Free Speech ≠ Conversion Therapy
A Floridian court is claiming that conversion therapy is protected under free speech.
February 19, 2021
In 2017, Palm Beach County and the city of Boca Raton banned medical providers from administering conversion therapy to minors. The decision was an important step forward in protecting the rights of local LGBTQ+ members, especially considering Florida has no state-level bans on the practice. However, these rights are now in jeopardy.
On Nov. 20, 2020, the U.S. Court of Appeals for the Eleventh Circuit ruled that the ordinances “violate the First Amendment because they are content-based regulations of speech that cannot survive strict scrutiny.” The ruling was in response to a suit brought forward by two Palm Beach County-based family therapists, Robert Otto and Julie Hamilton. While Palm Beach County plans to appeal the rulings, the effects of the Eleventh Circuit’s response, and the reasons why conversion therapy should be banned, merits further exploration.

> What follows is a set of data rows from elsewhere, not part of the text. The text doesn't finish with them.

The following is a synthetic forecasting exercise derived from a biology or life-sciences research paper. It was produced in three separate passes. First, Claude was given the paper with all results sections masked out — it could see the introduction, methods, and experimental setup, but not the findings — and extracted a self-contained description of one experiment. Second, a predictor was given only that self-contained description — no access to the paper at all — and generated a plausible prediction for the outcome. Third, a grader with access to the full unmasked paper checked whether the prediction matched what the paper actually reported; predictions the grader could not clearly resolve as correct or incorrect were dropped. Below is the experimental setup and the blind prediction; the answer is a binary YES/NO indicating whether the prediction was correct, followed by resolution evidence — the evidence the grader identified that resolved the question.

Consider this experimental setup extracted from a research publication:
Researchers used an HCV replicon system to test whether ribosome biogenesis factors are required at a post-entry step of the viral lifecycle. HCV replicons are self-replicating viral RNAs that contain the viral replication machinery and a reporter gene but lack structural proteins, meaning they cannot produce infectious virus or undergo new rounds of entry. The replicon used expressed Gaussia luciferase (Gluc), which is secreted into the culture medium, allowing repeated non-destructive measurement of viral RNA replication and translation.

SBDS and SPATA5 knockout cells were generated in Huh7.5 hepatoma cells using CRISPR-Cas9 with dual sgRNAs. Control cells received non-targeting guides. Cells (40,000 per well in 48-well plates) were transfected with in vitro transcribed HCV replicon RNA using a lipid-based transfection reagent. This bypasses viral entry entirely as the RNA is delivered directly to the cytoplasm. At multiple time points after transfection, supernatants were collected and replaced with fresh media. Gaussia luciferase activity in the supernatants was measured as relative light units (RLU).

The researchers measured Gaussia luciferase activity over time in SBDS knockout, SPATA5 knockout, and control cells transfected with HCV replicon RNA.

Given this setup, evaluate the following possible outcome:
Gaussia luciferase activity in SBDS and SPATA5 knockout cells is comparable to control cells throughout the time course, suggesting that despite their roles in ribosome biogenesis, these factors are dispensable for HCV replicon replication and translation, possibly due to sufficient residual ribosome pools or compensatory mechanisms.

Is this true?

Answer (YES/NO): NO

First, a definition: Conversion therapy, as a concept, broadly covers numerous psuedoscientific practices designed to change sexual orientation and/or gender identification. Methods include electric shock therapy, chemical castration and even lobotomies. Not all conversion therapy practices include physical treatment, but all variations are psychologically damaging, according to the Human Rights Campaign.
There is no actual evidence to prove that conversion therapy is effective, but studies do show the negative effects of trying to change one’s sexual orientation. LGBTQ+ patients that undergo conversion therapy suffer increased levels of anxiety, depression, suicidal intentions and overall psychological distress.
Conversion therapy is condemned by most major psychiatric and psychological associations, including the American Psychological Association, the American Psychiatric Association and the American Association for Marriage and Family Therapy. International Rehabilitation Council for Torture Victims even considers it a form of torture.
Even if one were to ignore the counterintuitive nature of inflicting mental damage to patients in a misguided attempt to ‘cure’ them of their sexuality, conversion therapy also has no legal basis to protect it from bans. Conversion therapy bans have been challenged three times in the Supreme Court, and the bans were upheld each time.
There have always been laws restricting patient-therapist interaction and ones that restrict what a medical practitioner can say or do in regards to a patient. These laws exist to protect the patient. They are at their most mentally vulnerable during therapy, and some do not even attend willingly; rather, they attend at the behest of the court or even family and friends. To target them, then, not based on what would benefit their mental health, but the therapist’s own personal religious and political beliefs is immoral and manipulative.
LGBTQ+ members are happiest when they are able to comfortably live and identify with their true sexuality and gender identity. Laws need to protect LGBTQ+ patients in therapy from predatory practices that seek to destroy said happiness based on the therapist’s own personal agenda.